<<<<

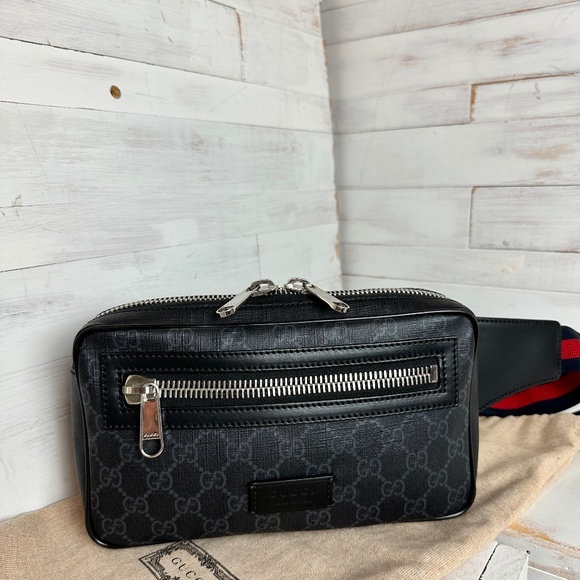 Gucci Handbags - Gucci GG Supreme Canvas Belt Bumbag Black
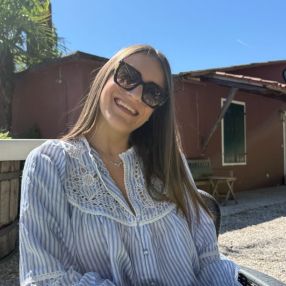 Martina, Babysitter a Chions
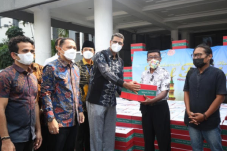 700 Paket Sembako Dibagikan...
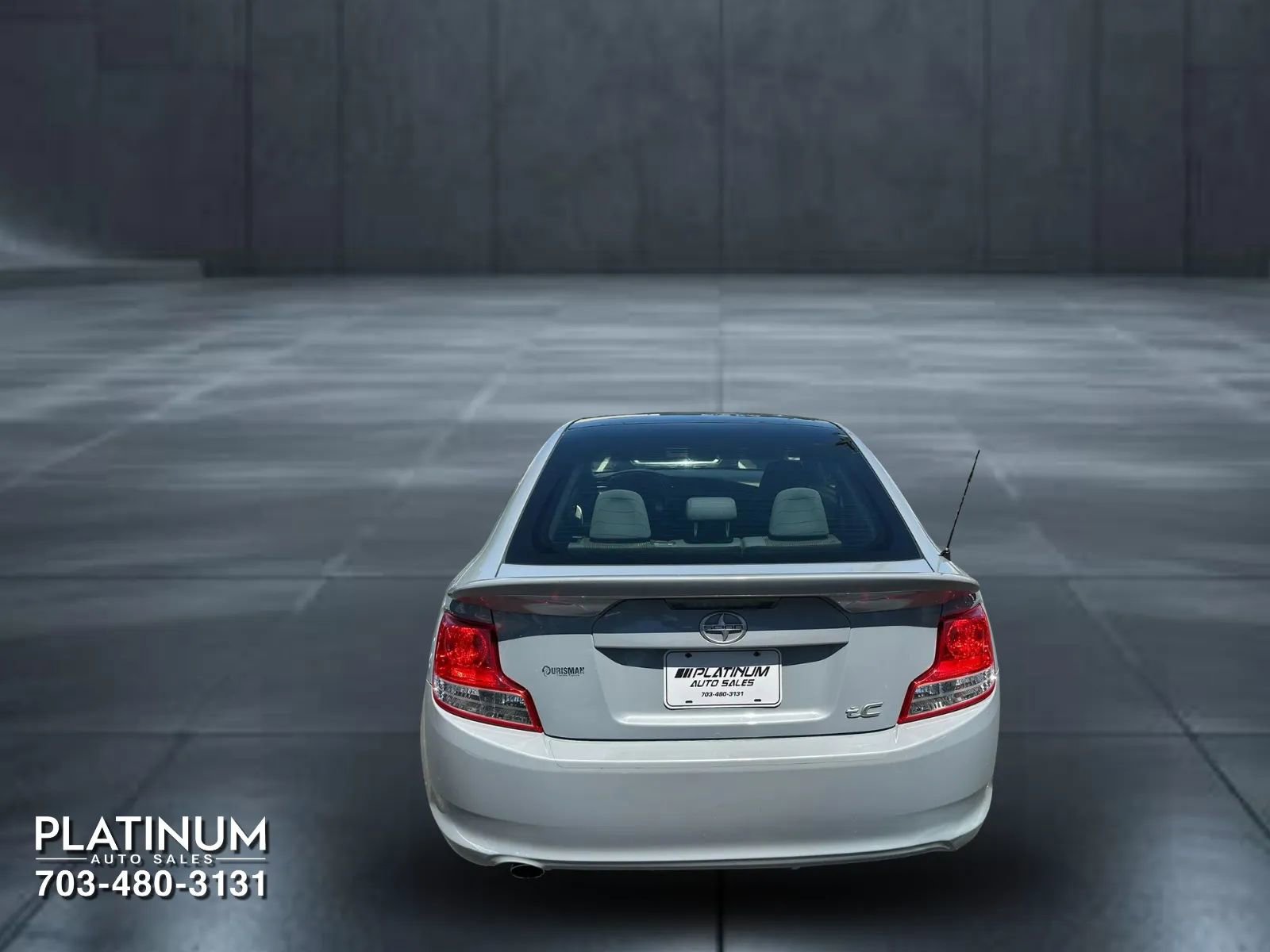 Used 2012 Scion tC FWD image 7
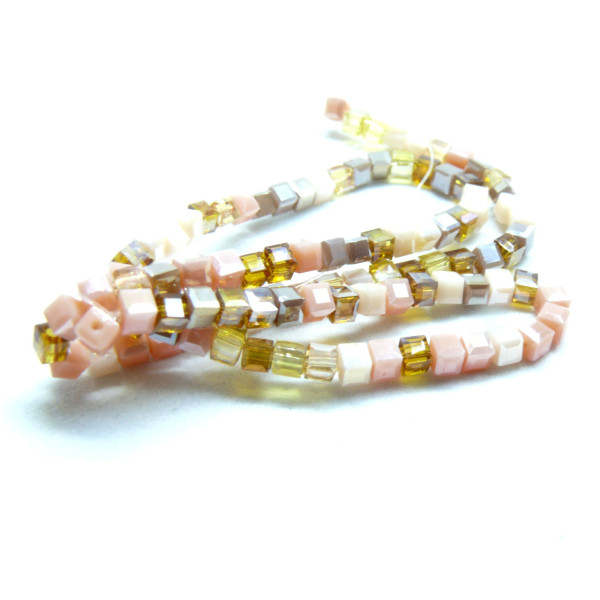 Perles Cubes verre 2.5mm, facettées irisées, Multicolores B06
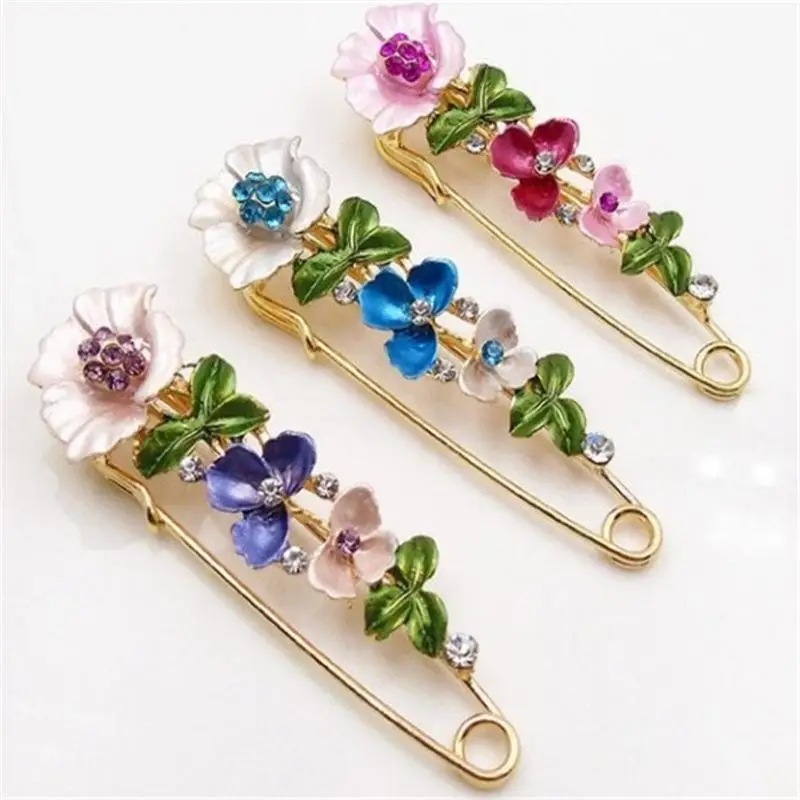 

Vintage Female Pins and Brooches for Women Collar Lapel Pins Badge Flower Rhinestone Brooch, As the picture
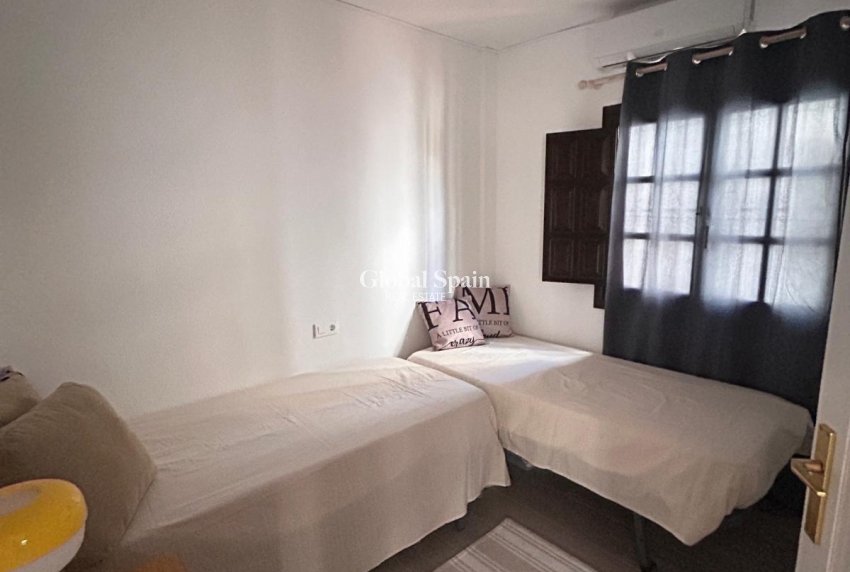 Revente - APPARTEMENT -
TORREVIEJA - La Mata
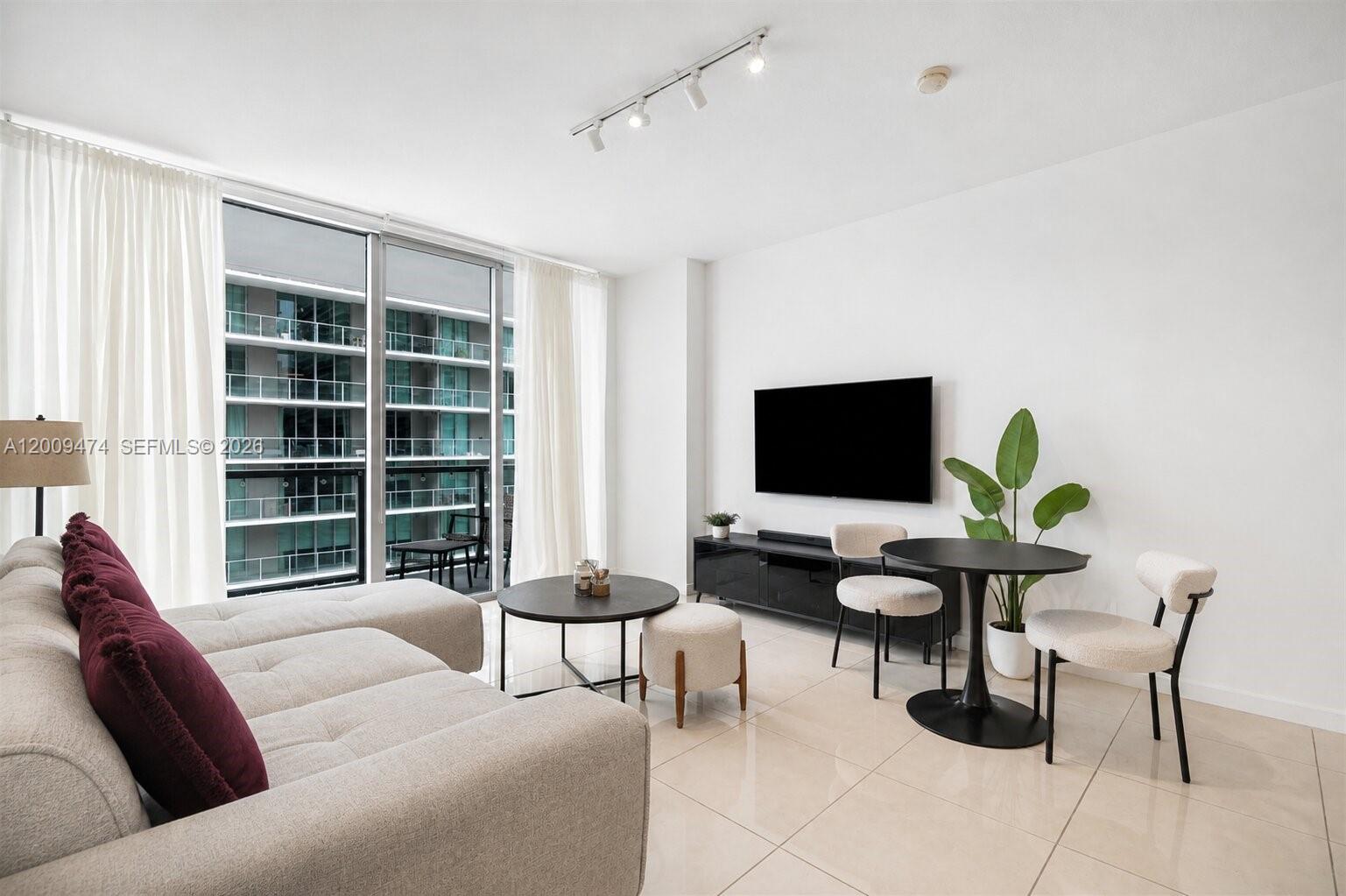 image Axis on Brickell South9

>>>>

Task to carry out —
Rewrite the captions in the records above, replacing "Scion" with "Toyota" and leaving all other text unchanged. Leave out the pictures.

Solution for this task —
 Gucci Handbags - Gucci GG Supreme Canvas Belt Bumbag Black
 Martina, Babysitter a Chions
 700 Paket Sembako Dibagikan...
 Used 2012 Toyota tC FWD image 7
 Perles Cubes verre 2.5mm, facettées irisées, Multicolores B06

Vintage Female Pins and Brooches for Women Collar Lapel Pins Badge Flower Rhinestone Brooch, As the picture
 Revente - APPARTEMENT -
TORREVIEJA - La Mata
 image Axis on Brickell South9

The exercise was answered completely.